Não é lapsus retórico, nem bravata isolada. Quando Donald Trump fala em “precisar” da Groenlândia e, ao mesmo tempo, legitima a captura do presidente venezuelano e a tutela externa sobre o país, ele faz algo mais grave: assume publicamente o roubo como método de governo. Roubo de território, roubo de soberania, roubo do direito de autodeterminação.
Poucas horas depois da ofensiva norte-americana que derrubou o governo da Venezuela, Trump retomou o discurso de anexar a Groenlândia, hoje parte do Reino da Dinamarca. A lógica é a mesma nos dois casos: interesses estratégicos dos Estados Unidos acima de qualquer fronteira, tratado ou vontade popular. O nome disso, na história, nunca foi “defesa”. Sempre foi espoliação.

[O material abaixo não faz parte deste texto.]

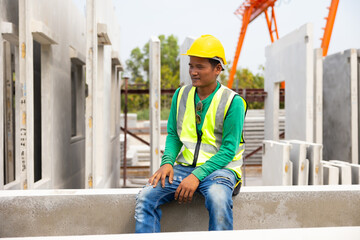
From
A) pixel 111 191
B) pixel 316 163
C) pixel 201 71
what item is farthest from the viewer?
pixel 316 163

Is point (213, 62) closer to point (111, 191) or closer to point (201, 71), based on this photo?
point (201, 71)

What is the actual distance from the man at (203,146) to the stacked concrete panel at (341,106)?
5971 millimetres

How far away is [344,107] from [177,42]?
165ft

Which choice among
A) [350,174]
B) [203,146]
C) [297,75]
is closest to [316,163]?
[350,174]

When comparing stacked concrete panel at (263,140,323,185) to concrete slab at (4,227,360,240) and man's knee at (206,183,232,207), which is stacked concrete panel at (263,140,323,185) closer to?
man's knee at (206,183,232,207)

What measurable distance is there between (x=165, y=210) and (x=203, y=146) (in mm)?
599

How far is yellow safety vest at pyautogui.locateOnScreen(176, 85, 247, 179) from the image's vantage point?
116 inches

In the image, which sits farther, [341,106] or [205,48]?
[341,106]

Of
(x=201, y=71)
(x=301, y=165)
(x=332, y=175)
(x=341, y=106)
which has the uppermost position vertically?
(x=201, y=71)

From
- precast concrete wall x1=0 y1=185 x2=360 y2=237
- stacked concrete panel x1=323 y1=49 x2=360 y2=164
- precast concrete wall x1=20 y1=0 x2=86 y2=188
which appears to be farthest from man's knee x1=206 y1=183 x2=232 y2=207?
stacked concrete panel x1=323 y1=49 x2=360 y2=164

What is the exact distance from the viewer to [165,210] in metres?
3.09

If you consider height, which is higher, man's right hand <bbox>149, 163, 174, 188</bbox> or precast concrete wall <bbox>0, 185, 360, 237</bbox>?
man's right hand <bbox>149, 163, 174, 188</bbox>

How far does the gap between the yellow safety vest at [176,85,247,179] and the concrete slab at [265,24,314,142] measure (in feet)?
15.0

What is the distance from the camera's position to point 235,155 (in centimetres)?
298
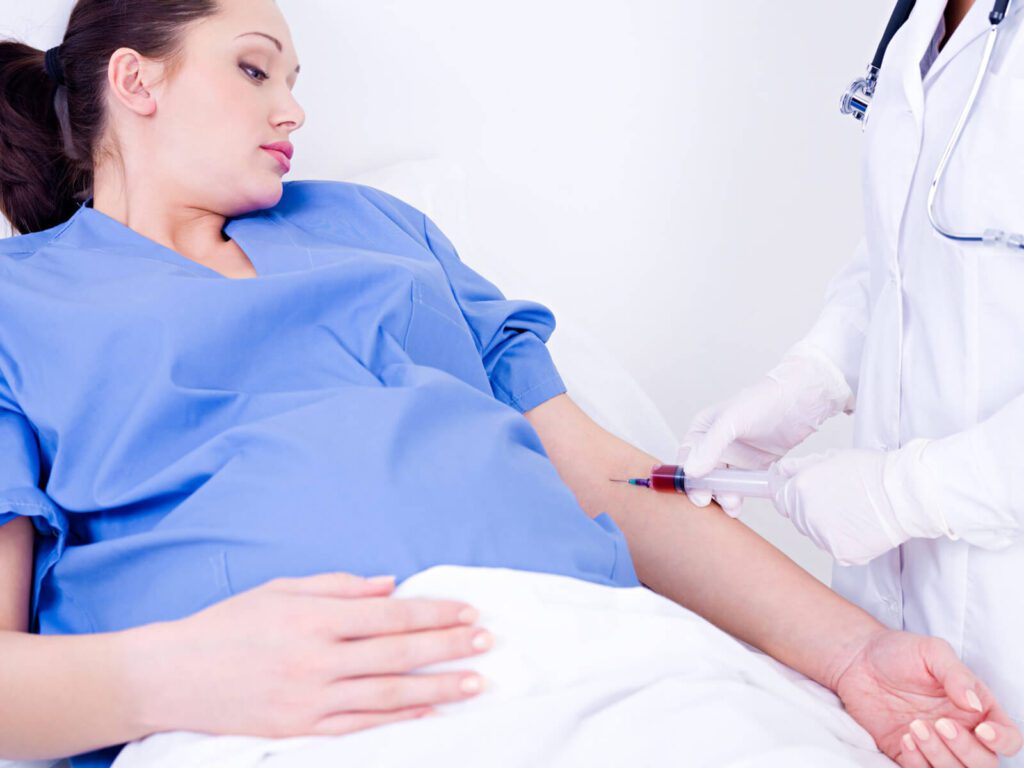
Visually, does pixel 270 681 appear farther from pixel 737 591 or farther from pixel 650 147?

Do século XIX do “Destino Manifesto” às intervenções do século XX na América Latina, a literatura política é clara. Como descreveu Eduardo Galeano, o império raramente se apresenta como ladrão; prefere vestir o figurino de tutor civilizatório. O problema é que, em 2026, Trump já nem se dá ao trabalho de disfarçar.
“Quando um país diz ‘precisamos’ do território de outro, o verbo correto não é precisar — é roubar.”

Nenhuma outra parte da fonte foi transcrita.